In March of 2007, Keith Boykin wrote the article "Why Are Whites So Homophobic?" In it, he writes:

Every time a Tim Hardaway or an Isaiah Washington or an unknown black preacher makes an anti-gay comment, reporters call me up and ask why are black people so homophobic. But when high-profile white people make homophobic remarks, nobody ever asks why are white people so homophobic. They should, because the answers to the two questions are related. African Americans are homophobic because white Americans are homophobic. We all live in the same homophobic society, and in this case the prejudice starts from the president on down.

And in January of this year, Obama gave one of his most remarkable speeches. On the day before Martin Luther King Jr.'s birthday, At one of the premier black American churches where King used to preach, long before he was the Democratic nominee and even longer before he was President-elect, Senator Barack Obama told 2000 worshippers:
If we are honest with ourselves, we’ll acknowledge that our own community has not always been true to King’s vision of a beloved community. We have scorned our gay brothers and sisters instead of embracing them.[Politico]

Just this weekend, on 365Gay.com, Wayne Besen wrote:
I can understand why white gay people are angry. I certainly am. But let’s take a step back and look at this dispassionately. I believe our failure with the African American vote (70 percent voted in favor of Prop. has more to do with education levels than race.
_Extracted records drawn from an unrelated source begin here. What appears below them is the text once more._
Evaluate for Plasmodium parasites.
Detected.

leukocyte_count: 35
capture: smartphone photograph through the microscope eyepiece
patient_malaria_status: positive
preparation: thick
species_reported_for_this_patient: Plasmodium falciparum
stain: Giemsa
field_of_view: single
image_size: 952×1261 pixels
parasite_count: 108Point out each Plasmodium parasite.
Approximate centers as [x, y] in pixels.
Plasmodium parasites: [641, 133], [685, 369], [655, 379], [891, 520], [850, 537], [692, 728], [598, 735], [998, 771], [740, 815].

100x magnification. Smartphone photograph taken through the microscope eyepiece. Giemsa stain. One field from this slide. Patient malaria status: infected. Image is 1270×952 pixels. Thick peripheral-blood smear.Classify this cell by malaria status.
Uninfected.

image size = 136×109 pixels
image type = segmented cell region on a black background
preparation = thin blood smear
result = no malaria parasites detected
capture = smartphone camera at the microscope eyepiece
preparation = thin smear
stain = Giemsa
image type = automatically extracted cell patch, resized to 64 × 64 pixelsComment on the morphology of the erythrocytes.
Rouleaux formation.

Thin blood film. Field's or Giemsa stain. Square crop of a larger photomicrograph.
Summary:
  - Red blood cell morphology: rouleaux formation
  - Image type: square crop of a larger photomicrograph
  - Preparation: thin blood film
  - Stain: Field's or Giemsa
In general, people with lower levels of education - of any race - do not vote for gay rights. White people are twice as likely to graduate college as black people. This accounts for the difference by race on Prop. 8.

And then on The Daily Voice Earl Ofari Hutchinson writes:
"No surprise that blacks tipped the scale for California's gay marriage ban" - The painful truth is that Proposition 8 would have gone down to flaming defeat if blacks hadn't backed it in droves. Proposition 8 was the ballot initiative that defines marriage as strictly between a man and a woman and embeds that in the California state constitution.

Just one month before the election most polls showed that a majority of Californians rejected the measure. But then something happened. A slew of Yes on 8 signs and stickers popped up overnight on lawns in my neighborhood in the predominantly black Crenshaw area near South Los Angeles. The week before that a well-heeled core of preachers who head fundamentalist leaning, mega and medium sized black churches held a rally and then took to their pulpits and bible thumped their congregations to pass the initiative. It worked. Associated Press exit polls found that seven in 10 blacks voted in favor of the proposition, while Latinos marginally supported it and whites were split.

No one seems to have the complete answer, and everything I try to write to sum all of this up sounds . . . not quite right. We're not going to agree with everyone or even each other, necessarily, but we can, and should, arm ourselves with our shared histories. That's, at least, a place to start.